ACTION ARCHÉOLOGIQUE
L’archéologie n’est pas envisagée comme un thème mais comme une méthode de travail. Elle est une action, perçue et projetée dans un registre politique. Manoela Medeiros excave, explore, évide la matière urbaine. Les parois des immeubles, les murs intérieurs des espaces d’exposition ne s’opposent plus. Ce sont les mêmes supports de l’expérimentation. Ce qui est extrait de l’espace urbain se prolonge par des combinaisons de strates blanchâtres ou bigarrées, comme autant de façades superposées. Manoela Medeiros retient que « l’Histoire n’existe que parce qu’on la considère comme un objet discutable qui évolue avec l’état des connaissances actuelles ». L’archéologie apparaît ainsi pour elle, avec la fonction primordiale d’informer les conditions d’existence au présent. Elle est ce qui reste, ce qui perdure et ce qui transforme notre projection dans le monde. En regardant les strates révélées du passé, nous contemplons les variations de l’interprétation de notre propre quotidien. Manoela Medeiros ne contemple pas l’esthétique des dispositifs de l’archéologie dans une perspective rhétorique. Elle l’investie comme une action. Les excavations des murs et des parois supposent à la fois le geste performatif et l’installation qui restitue le processus de révélation. Manoela Medeiros invite ainsi l’espace du dehors à l’intérieur du white cube. De la même manière, ces excavations ouvrent des passages symboliques sur le passé des espaces clos. Derrière la peinture blanche, lisse, d’apparence propre et immuable, des strates successives de couleurs, de textures, de réalités passées s’additionnent et remontent à la surface. Tout est chargé des anecdotes et des réalités d’un passé largement inconnu. L’archéologie ne fige pas. Elle permet au contraire de modifier, de changer, de transformer la relation à l’espace. Pour Manoela, elle ne doit pas être rhétorique mais au contraire être mobilisée dans le sens d’une stratégie inclusive.
LA RUE, INTERCEPTÉE
L’œuvre de Manoela Medeiros s’inscrit dans plusieurs courants de l’art contemporain au sein desquels, sa position perturbe les vocabulaires et les registres. Inclusive, elle arbitre entre l’héritage de l’art conceptuel, le formalisme de la sculpture des années 1970 au Brésil et l’émancipation politique dans une perspective critique. L’intelligence limpide et sensualité des matières assemblées s’agencent dans des représentations urbaines. Le regard intercepte les ricochets des hallucinations de la rue. Ce que l’on voit, ce que l’on regarde vraiment, avec l’attention du passant curieux est un signe, une adresse. Ces micro-indices sont ensuite transfigurés dans les installations, les excavations, les peintures, les collages, les assemblages, prolongeant en fiction un monde dense et cosmogonique. Manoela vit entre l’Europe et le Brésil. Elle explore dans ses œuvres les réalités culturelles et sociales de la vie urbaine de continents éloignés et en connexion. Les registres esthétiques cohabitent et interagissent. La circulation entre les œuvres et les séries est marquée par un usage précis de matériaux et par la composition de motifs évocateurs d’un formalisme tenace.

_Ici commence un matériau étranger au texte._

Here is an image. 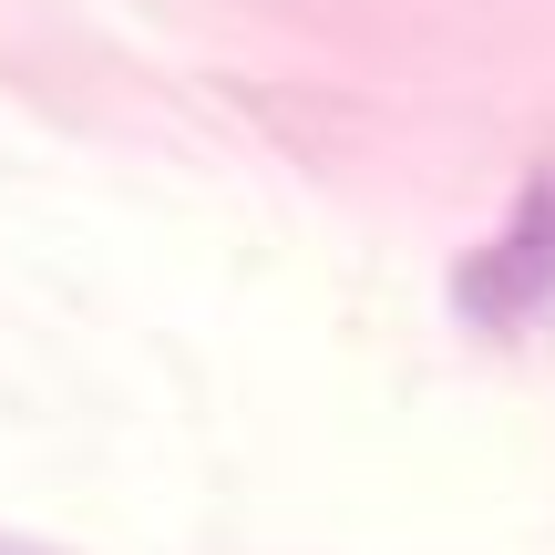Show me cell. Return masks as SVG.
I'll use <instances>...</instances> for the list:
<instances>
[{
	"label": "cell",
	"mask_w": 555,
	"mask_h": 555,
	"mask_svg": "<svg viewBox=\"0 0 555 555\" xmlns=\"http://www.w3.org/2000/svg\"><path fill=\"white\" fill-rule=\"evenodd\" d=\"M453 298H463V319H474V330H525V319L545 309V298H555V185L525 196V217L504 227L474 268H463Z\"/></svg>",
	"instance_id": "obj_1"
},
{
	"label": "cell",
	"mask_w": 555,
	"mask_h": 555,
	"mask_svg": "<svg viewBox=\"0 0 555 555\" xmlns=\"http://www.w3.org/2000/svg\"><path fill=\"white\" fill-rule=\"evenodd\" d=\"M0 555H52V545H21V535H0Z\"/></svg>",
	"instance_id": "obj_2"
}]
</instances>
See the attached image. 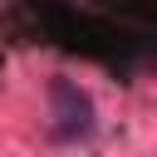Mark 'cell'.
Wrapping results in <instances>:
<instances>
[{
	"instance_id": "obj_2",
	"label": "cell",
	"mask_w": 157,
	"mask_h": 157,
	"mask_svg": "<svg viewBox=\"0 0 157 157\" xmlns=\"http://www.w3.org/2000/svg\"><path fill=\"white\" fill-rule=\"evenodd\" d=\"M0 64H5V54H0Z\"/></svg>"
},
{
	"instance_id": "obj_1",
	"label": "cell",
	"mask_w": 157,
	"mask_h": 157,
	"mask_svg": "<svg viewBox=\"0 0 157 157\" xmlns=\"http://www.w3.org/2000/svg\"><path fill=\"white\" fill-rule=\"evenodd\" d=\"M98 128V108L83 83L74 78H49V137L54 142H78Z\"/></svg>"
}]
</instances>
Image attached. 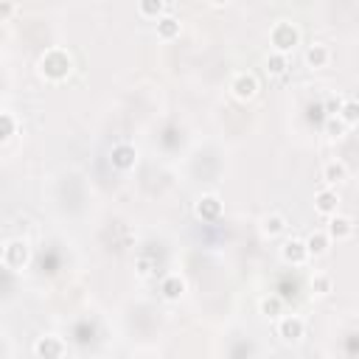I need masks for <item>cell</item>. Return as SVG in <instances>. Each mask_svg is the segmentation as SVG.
I'll list each match as a JSON object with an SVG mask.
<instances>
[{
	"label": "cell",
	"instance_id": "52a82bcc",
	"mask_svg": "<svg viewBox=\"0 0 359 359\" xmlns=\"http://www.w3.org/2000/svg\"><path fill=\"white\" fill-rule=\"evenodd\" d=\"M194 211H197V216H199L202 222H219V216H222V199H219L216 194H202V197L197 199Z\"/></svg>",
	"mask_w": 359,
	"mask_h": 359
},
{
	"label": "cell",
	"instance_id": "277c9868",
	"mask_svg": "<svg viewBox=\"0 0 359 359\" xmlns=\"http://www.w3.org/2000/svg\"><path fill=\"white\" fill-rule=\"evenodd\" d=\"M109 160H112V166L118 171H130L138 163V149L132 144H115L112 152H109Z\"/></svg>",
	"mask_w": 359,
	"mask_h": 359
},
{
	"label": "cell",
	"instance_id": "8fae6325",
	"mask_svg": "<svg viewBox=\"0 0 359 359\" xmlns=\"http://www.w3.org/2000/svg\"><path fill=\"white\" fill-rule=\"evenodd\" d=\"M314 211L320 216H334L339 211V194L334 188H323L314 194Z\"/></svg>",
	"mask_w": 359,
	"mask_h": 359
},
{
	"label": "cell",
	"instance_id": "5bb4252c",
	"mask_svg": "<svg viewBox=\"0 0 359 359\" xmlns=\"http://www.w3.org/2000/svg\"><path fill=\"white\" fill-rule=\"evenodd\" d=\"M323 180L328 183V188L345 183V180H348V166H345L342 160H328V163L323 166Z\"/></svg>",
	"mask_w": 359,
	"mask_h": 359
},
{
	"label": "cell",
	"instance_id": "44dd1931",
	"mask_svg": "<svg viewBox=\"0 0 359 359\" xmlns=\"http://www.w3.org/2000/svg\"><path fill=\"white\" fill-rule=\"evenodd\" d=\"M259 309H261L264 317H278V314L284 312V300H281L278 295H270V298H264V300L259 303Z\"/></svg>",
	"mask_w": 359,
	"mask_h": 359
},
{
	"label": "cell",
	"instance_id": "2e32d148",
	"mask_svg": "<svg viewBox=\"0 0 359 359\" xmlns=\"http://www.w3.org/2000/svg\"><path fill=\"white\" fill-rule=\"evenodd\" d=\"M284 230H287V216H284V213H267V216L261 219V233H264V236L275 238V236H281Z\"/></svg>",
	"mask_w": 359,
	"mask_h": 359
},
{
	"label": "cell",
	"instance_id": "30bf717a",
	"mask_svg": "<svg viewBox=\"0 0 359 359\" xmlns=\"http://www.w3.org/2000/svg\"><path fill=\"white\" fill-rule=\"evenodd\" d=\"M306 334V323L298 314H287L278 320V337H284L287 342H298Z\"/></svg>",
	"mask_w": 359,
	"mask_h": 359
},
{
	"label": "cell",
	"instance_id": "ffe728a7",
	"mask_svg": "<svg viewBox=\"0 0 359 359\" xmlns=\"http://www.w3.org/2000/svg\"><path fill=\"white\" fill-rule=\"evenodd\" d=\"M287 68H289V59H287V56H281V54H275V51L264 59V70H267L270 76H284V73H287Z\"/></svg>",
	"mask_w": 359,
	"mask_h": 359
},
{
	"label": "cell",
	"instance_id": "7c38bea8",
	"mask_svg": "<svg viewBox=\"0 0 359 359\" xmlns=\"http://www.w3.org/2000/svg\"><path fill=\"white\" fill-rule=\"evenodd\" d=\"M303 245H306L309 259H312V256H314V259H320V256H326V253H328L331 238L326 236V230H314V233H309V236L303 238Z\"/></svg>",
	"mask_w": 359,
	"mask_h": 359
},
{
	"label": "cell",
	"instance_id": "484cf974",
	"mask_svg": "<svg viewBox=\"0 0 359 359\" xmlns=\"http://www.w3.org/2000/svg\"><path fill=\"white\" fill-rule=\"evenodd\" d=\"M0 264H6V242H0Z\"/></svg>",
	"mask_w": 359,
	"mask_h": 359
},
{
	"label": "cell",
	"instance_id": "e0dca14e",
	"mask_svg": "<svg viewBox=\"0 0 359 359\" xmlns=\"http://www.w3.org/2000/svg\"><path fill=\"white\" fill-rule=\"evenodd\" d=\"M158 37H160V40H174V37H180V20H177L174 15H163V17L158 20Z\"/></svg>",
	"mask_w": 359,
	"mask_h": 359
},
{
	"label": "cell",
	"instance_id": "4fadbf2b",
	"mask_svg": "<svg viewBox=\"0 0 359 359\" xmlns=\"http://www.w3.org/2000/svg\"><path fill=\"white\" fill-rule=\"evenodd\" d=\"M328 62H331V51H328V45H323V43H312V45L306 48V65H309V68L320 70V68H326Z\"/></svg>",
	"mask_w": 359,
	"mask_h": 359
},
{
	"label": "cell",
	"instance_id": "d6986e66",
	"mask_svg": "<svg viewBox=\"0 0 359 359\" xmlns=\"http://www.w3.org/2000/svg\"><path fill=\"white\" fill-rule=\"evenodd\" d=\"M138 15H141V17H155V20H160V17L166 15V3H163V0H141V3H138Z\"/></svg>",
	"mask_w": 359,
	"mask_h": 359
},
{
	"label": "cell",
	"instance_id": "cb8c5ba5",
	"mask_svg": "<svg viewBox=\"0 0 359 359\" xmlns=\"http://www.w3.org/2000/svg\"><path fill=\"white\" fill-rule=\"evenodd\" d=\"M312 289H314L317 295H326V292H331V278H328V275H323V273H317V275L312 278Z\"/></svg>",
	"mask_w": 359,
	"mask_h": 359
},
{
	"label": "cell",
	"instance_id": "7a4b0ae2",
	"mask_svg": "<svg viewBox=\"0 0 359 359\" xmlns=\"http://www.w3.org/2000/svg\"><path fill=\"white\" fill-rule=\"evenodd\" d=\"M300 43V31H298V26L295 23H289V20H278L273 29H270V45H273V51L275 54H281V56H289L292 51H295V45Z\"/></svg>",
	"mask_w": 359,
	"mask_h": 359
},
{
	"label": "cell",
	"instance_id": "3957f363",
	"mask_svg": "<svg viewBox=\"0 0 359 359\" xmlns=\"http://www.w3.org/2000/svg\"><path fill=\"white\" fill-rule=\"evenodd\" d=\"M230 90H233V96L238 98V101H250V98H256V93H259V79H256V73H236L233 76V82H230Z\"/></svg>",
	"mask_w": 359,
	"mask_h": 359
},
{
	"label": "cell",
	"instance_id": "9a60e30c",
	"mask_svg": "<svg viewBox=\"0 0 359 359\" xmlns=\"http://www.w3.org/2000/svg\"><path fill=\"white\" fill-rule=\"evenodd\" d=\"M183 292H185V281H183L180 275H166V278L160 281V295H163L166 300H180Z\"/></svg>",
	"mask_w": 359,
	"mask_h": 359
},
{
	"label": "cell",
	"instance_id": "d4e9b609",
	"mask_svg": "<svg viewBox=\"0 0 359 359\" xmlns=\"http://www.w3.org/2000/svg\"><path fill=\"white\" fill-rule=\"evenodd\" d=\"M15 12H17V6H15V3H9V0H0V23L9 20Z\"/></svg>",
	"mask_w": 359,
	"mask_h": 359
},
{
	"label": "cell",
	"instance_id": "9c48e42d",
	"mask_svg": "<svg viewBox=\"0 0 359 359\" xmlns=\"http://www.w3.org/2000/svg\"><path fill=\"white\" fill-rule=\"evenodd\" d=\"M281 259L292 267H300L309 261V253H306V245H303V238H287L284 247H281Z\"/></svg>",
	"mask_w": 359,
	"mask_h": 359
},
{
	"label": "cell",
	"instance_id": "ba28073f",
	"mask_svg": "<svg viewBox=\"0 0 359 359\" xmlns=\"http://www.w3.org/2000/svg\"><path fill=\"white\" fill-rule=\"evenodd\" d=\"M326 236H328V238H337V242H345V238L353 236V219H351V216H342V213L328 216Z\"/></svg>",
	"mask_w": 359,
	"mask_h": 359
},
{
	"label": "cell",
	"instance_id": "6da1fadb",
	"mask_svg": "<svg viewBox=\"0 0 359 359\" xmlns=\"http://www.w3.org/2000/svg\"><path fill=\"white\" fill-rule=\"evenodd\" d=\"M37 68H40V73H43L45 79H51V82H62V79H68V76H70V70H73V59H70V54H68V51H62V48H48V51L40 56Z\"/></svg>",
	"mask_w": 359,
	"mask_h": 359
},
{
	"label": "cell",
	"instance_id": "ac0fdd59",
	"mask_svg": "<svg viewBox=\"0 0 359 359\" xmlns=\"http://www.w3.org/2000/svg\"><path fill=\"white\" fill-rule=\"evenodd\" d=\"M337 118H339L345 127H353L359 121V104L353 98H342V107L337 109Z\"/></svg>",
	"mask_w": 359,
	"mask_h": 359
},
{
	"label": "cell",
	"instance_id": "7402d4cb",
	"mask_svg": "<svg viewBox=\"0 0 359 359\" xmlns=\"http://www.w3.org/2000/svg\"><path fill=\"white\" fill-rule=\"evenodd\" d=\"M15 118L9 112H0V141H6L9 135H15Z\"/></svg>",
	"mask_w": 359,
	"mask_h": 359
},
{
	"label": "cell",
	"instance_id": "5b68a950",
	"mask_svg": "<svg viewBox=\"0 0 359 359\" xmlns=\"http://www.w3.org/2000/svg\"><path fill=\"white\" fill-rule=\"evenodd\" d=\"M29 261H31V247H29V242H23V238H12V242H6V264H9V267L23 270Z\"/></svg>",
	"mask_w": 359,
	"mask_h": 359
},
{
	"label": "cell",
	"instance_id": "603a6c76",
	"mask_svg": "<svg viewBox=\"0 0 359 359\" xmlns=\"http://www.w3.org/2000/svg\"><path fill=\"white\" fill-rule=\"evenodd\" d=\"M345 130H348V127L339 121L337 115H328V121H326V132H328L331 138H342V135H345Z\"/></svg>",
	"mask_w": 359,
	"mask_h": 359
},
{
	"label": "cell",
	"instance_id": "8992f818",
	"mask_svg": "<svg viewBox=\"0 0 359 359\" xmlns=\"http://www.w3.org/2000/svg\"><path fill=\"white\" fill-rule=\"evenodd\" d=\"M34 353L40 359H62L65 356V342L56 334H45L34 342Z\"/></svg>",
	"mask_w": 359,
	"mask_h": 359
}]
</instances>
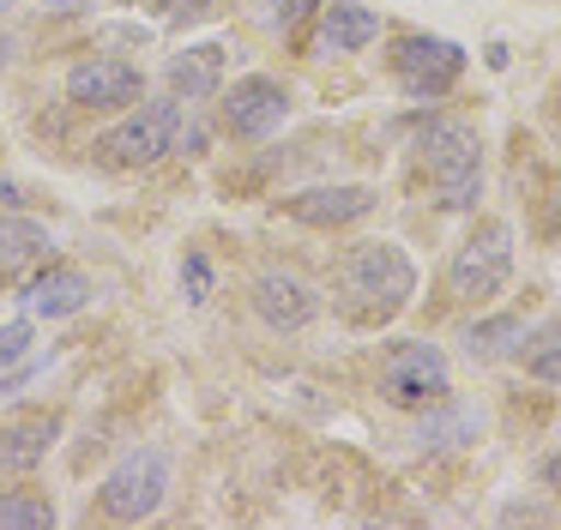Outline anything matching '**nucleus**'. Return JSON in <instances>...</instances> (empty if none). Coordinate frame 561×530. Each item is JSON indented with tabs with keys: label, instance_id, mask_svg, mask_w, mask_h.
Instances as JSON below:
<instances>
[{
	"label": "nucleus",
	"instance_id": "1",
	"mask_svg": "<svg viewBox=\"0 0 561 530\" xmlns=\"http://www.w3.org/2000/svg\"><path fill=\"white\" fill-rule=\"evenodd\" d=\"M339 313L356 325H387L416 296V265L399 241H363L339 260Z\"/></svg>",
	"mask_w": 561,
	"mask_h": 530
},
{
	"label": "nucleus",
	"instance_id": "2",
	"mask_svg": "<svg viewBox=\"0 0 561 530\" xmlns=\"http://www.w3.org/2000/svg\"><path fill=\"white\" fill-rule=\"evenodd\" d=\"M423 163H428V181H435V199L447 211H471L477 193H483V151H477V132L465 120H428Z\"/></svg>",
	"mask_w": 561,
	"mask_h": 530
},
{
	"label": "nucleus",
	"instance_id": "3",
	"mask_svg": "<svg viewBox=\"0 0 561 530\" xmlns=\"http://www.w3.org/2000/svg\"><path fill=\"white\" fill-rule=\"evenodd\" d=\"M513 277V223L483 217L447 260V289L459 301H495Z\"/></svg>",
	"mask_w": 561,
	"mask_h": 530
},
{
	"label": "nucleus",
	"instance_id": "4",
	"mask_svg": "<svg viewBox=\"0 0 561 530\" xmlns=\"http://www.w3.org/2000/svg\"><path fill=\"white\" fill-rule=\"evenodd\" d=\"M182 127H187L182 96H170V103H146V108H134L127 120H115V127L98 139V151H103V163H115V169H146V163H158V157L175 151Z\"/></svg>",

LE MONDE, AVEC NOUS ET EN NOUS
Le cosmos tient une place centrale. Il est le point de départ à une réflexion sur l’anthropocentrisme, l’ambiguïté de la pensée cartésienne, le renversement des préceptes de la pensée moderne au profit d’une mise en relation des œuvres avec une dynamique de circulation, celle des cycles, des recommencements, des saisons nouvelles et répétées. « Je ne crois pas que nous existions dans le monde comme des êtres en plus, comme des éléments supplémentaires. Nous sommes ici, au même titre que les autres éléments. Nous n’existons pas plus ou moins. Nous sommes comme les choses qui nous entourent ». Les êtres, humains et non humains ne sont pas des surplus. Ils contiennent en eux les indices du monde et se déversent réciproquement dans un environnement avec lequel. Nous, humains, ne sommes pas non plus élevés à un rang plus élevé. Tout tient une place semblable, une présence égale dans l’œuvre de Manoela Medeiros. L’artiste envisage le monde dans l’interrelation permanente et la réciprocité des échanges, des énergies, des formes. L’être, humain et non humain, existe en lui et en dehors de lui-même. Le monde se disperse, se dilate, s’étend, se répand en nous, comme nous le traversons et le modifions. Plus nous accumulons les récits constitutifs de notre histoire personnelle, plus nous tentons de caractériser ce qui permet de créer des liens. Pour Manoela, les liens doivent être observés indépendamment de notre volonté de créer une cohérence entre notre histoire personnelle et le monde. L’artiste présente plutôt des versions alternatives de notre condition en réinvestissant l’aléa, le cycle, la forme comme autant de repères possibles dans la construction d’une projection personnelle dans le monde.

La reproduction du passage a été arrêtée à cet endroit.